Estimates published by the American Cancer Society predict that there will be more than 1.7 million new cases of cancer diagnosed this year within the United States.
While advances in medicine including early detection, newer treatment drug agents and advances in immune system augmenting therapies have resulted in better outcomes and prolonged the lives of many, the same publication revealed that more than 600,000 mortalities from the disease will occur in the U.S. during this year.
Medical researchers in China are pushing the limits of technological advancements in the area of biotech with promising new genetic treatment options involving using the person’s own white blood cells.
Using the gene editing tool CRISPR, doctors in China have begun treating patients with a form of esophageal cancer common in the country by extracting the patient’s T cells, modifying them so they can attack the cancer cells and then re-infusing them back into the patient’s body.

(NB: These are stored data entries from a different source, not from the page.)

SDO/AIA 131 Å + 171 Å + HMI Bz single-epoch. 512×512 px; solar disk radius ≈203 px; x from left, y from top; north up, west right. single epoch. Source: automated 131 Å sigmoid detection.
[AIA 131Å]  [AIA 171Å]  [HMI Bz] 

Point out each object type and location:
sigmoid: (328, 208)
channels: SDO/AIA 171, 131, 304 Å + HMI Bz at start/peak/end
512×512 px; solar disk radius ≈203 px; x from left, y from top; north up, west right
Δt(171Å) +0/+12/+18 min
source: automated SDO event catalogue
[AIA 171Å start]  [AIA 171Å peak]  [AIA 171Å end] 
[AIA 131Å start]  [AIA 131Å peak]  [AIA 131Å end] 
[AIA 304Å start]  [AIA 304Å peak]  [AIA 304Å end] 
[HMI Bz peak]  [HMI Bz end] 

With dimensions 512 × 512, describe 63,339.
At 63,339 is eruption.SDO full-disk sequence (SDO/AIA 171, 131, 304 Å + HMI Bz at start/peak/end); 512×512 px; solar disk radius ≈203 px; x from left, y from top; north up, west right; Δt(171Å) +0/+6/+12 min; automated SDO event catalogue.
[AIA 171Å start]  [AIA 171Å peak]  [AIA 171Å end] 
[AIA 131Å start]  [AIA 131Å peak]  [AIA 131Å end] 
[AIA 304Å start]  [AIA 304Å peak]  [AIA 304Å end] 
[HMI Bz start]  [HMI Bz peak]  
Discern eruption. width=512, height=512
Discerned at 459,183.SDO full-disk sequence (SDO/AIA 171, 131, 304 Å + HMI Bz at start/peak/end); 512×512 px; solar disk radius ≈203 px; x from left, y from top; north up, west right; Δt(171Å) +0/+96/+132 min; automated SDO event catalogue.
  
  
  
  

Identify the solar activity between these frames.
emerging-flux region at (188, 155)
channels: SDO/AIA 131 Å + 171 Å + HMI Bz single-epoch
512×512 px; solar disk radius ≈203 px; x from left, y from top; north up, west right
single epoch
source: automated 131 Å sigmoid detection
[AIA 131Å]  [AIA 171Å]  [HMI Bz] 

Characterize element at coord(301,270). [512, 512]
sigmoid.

While the genetic treatment is still in its early stages, the results so far have been promising.
Concerns over whether medical treatment options using gene modifying therapies are being pursued aggressively enough within the U.S. have sparked debate on both sides of the issue.
Proponents for pursuing more genetic treatment research cite that in the U.S. only one CRISPR cancer study has been approved by the FDA.
While those opposed argue that the technology is too new asserting that enough studies have not been conducted to understand the long term effects of CRISPR-based treatments. Opponents to CRISPR treatments have also cited that there are already drugs available on the market that are approved for treating these diseases.
In one documented case demonstrating the efficacy of the CRISPR treatment, a Chinese cancer patient had already exhausted the available treatment options. After he had been given both chemotherapy and radiation, the cancer still continued to spread to other parts of his body.
It is cases such as these, advocates for CRISPR use on human patients argue, that make ideal candidates for further researching the potential of gene modification as a means to treat cancer.
In the U.S. CRISPR studies have been conducted primarily on mice subjects.
Using an advanced technique for expressing gene modifications on specific sites, CAR-T, U.S. medical researchers have been able to create super white blood cells that have been effective at destroying leukemia cells within mice subjects.
The researchers were encouraged by additional findings that the particular CAR technique, known as CRISPR/Cas9, was to overcome a number of limitations involved in earlier gene modification techniques.
Specifically, the modified T Cells were less susceptible to a decline in effectiveness known as “exhaustion.” While the modified T cells created by using other techniques eventually stopped attacking the cancer cells, the CAR-T continued to be effective and did not experience this exhaustion phenomenon.